Jangjaweed (Arab Sudanese militia) shot her husband. It took them 8 days to reach the Tchadien border, then UNHCR took them in trucks to the camp. The whole village fled at the same time. Those with animals came on their own; it took a further 4 days. What is life like for the women? “We have no way to earn money to buy any extra food. We only have the clothes we are wearing. We can’t find wood. We talk together about our suffering- no land, no work, just depending on others to give us everything. The kids just run around because there is no school.

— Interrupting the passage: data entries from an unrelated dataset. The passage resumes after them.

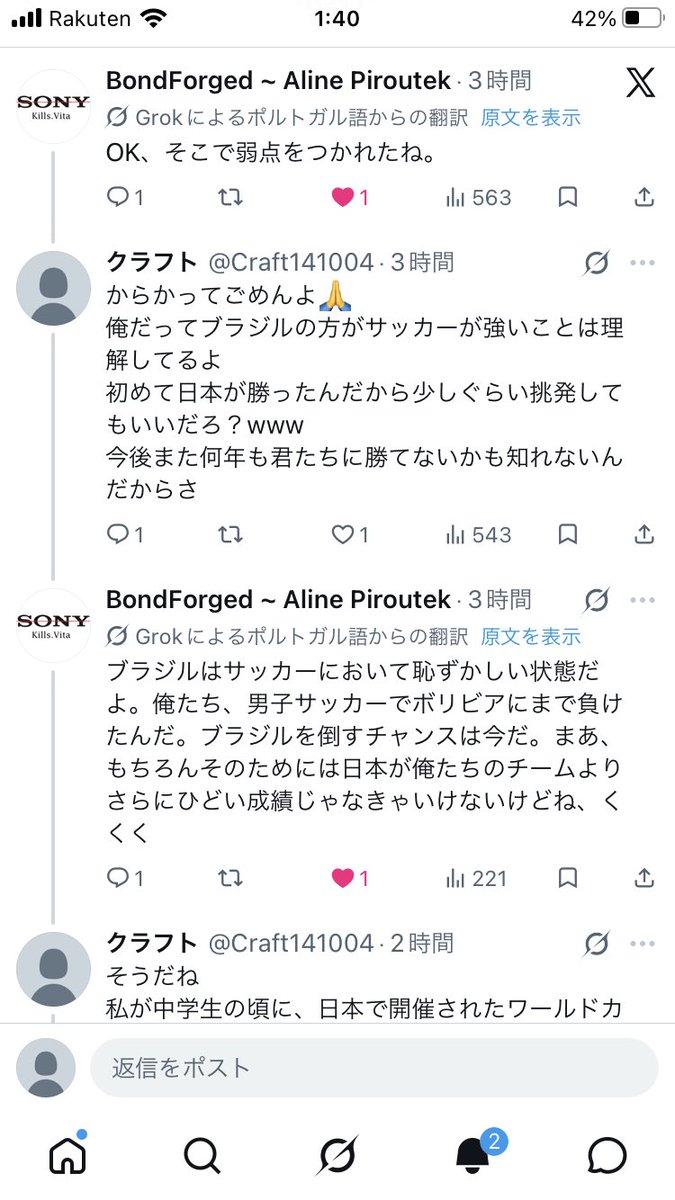 クラフト tweet media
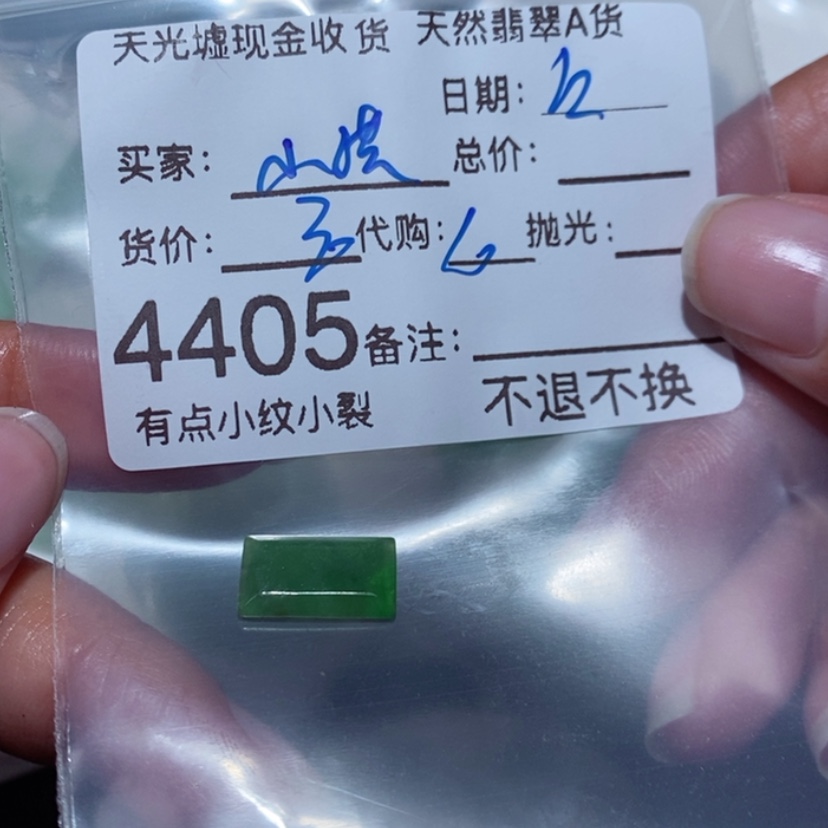 【闪购商品】翡翠颈饰未镶嵌小*
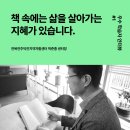 박준홍 회원님의 독서활동 인터뷰 기사 소개(한국자활복지개발원) 이미지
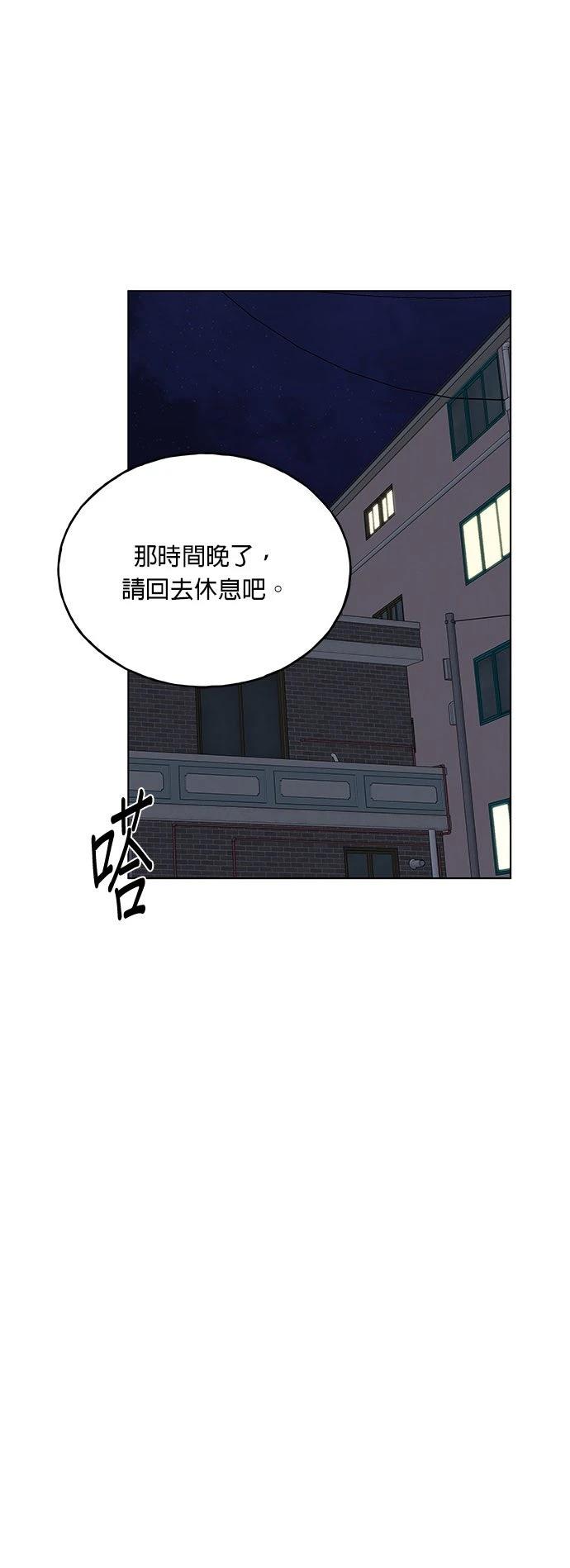 第37话24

I am concerned.
Arid Blooms

Rocky outcrops
rise out of undulating sands,
supporting thorn bushes
and Acacia trees.

We pass sun-scorched crops,
abandoned by the rains
that never came,
but not abandoned by the grasshoppers
that did come.

We pass ghost villages
with markets empty of people,
full of thatch-roof shelters
on stick legs,

Then- defying this faded ochre
of dried up wadis
and thirsty camels-
brilliant blossoms of pink
flame forth from a
lone scrub bush.

Blossoms of hope in the Sahel,
like the brightly-clothed children we meet,
orphans and refugees all,
their voices proclaiming:

’My name is Faithful’
‘My name is Destiny’
‘My name is God’s Will’
and a last little boy—
‘The War Chased Me’.
Sahel Heat
It is so hot here in the Sahel
that even my shadow drips.
At high noon it drips out of sight
leaving just me, dripping in the desert.
Me dripping, and the riverbeds dry for months.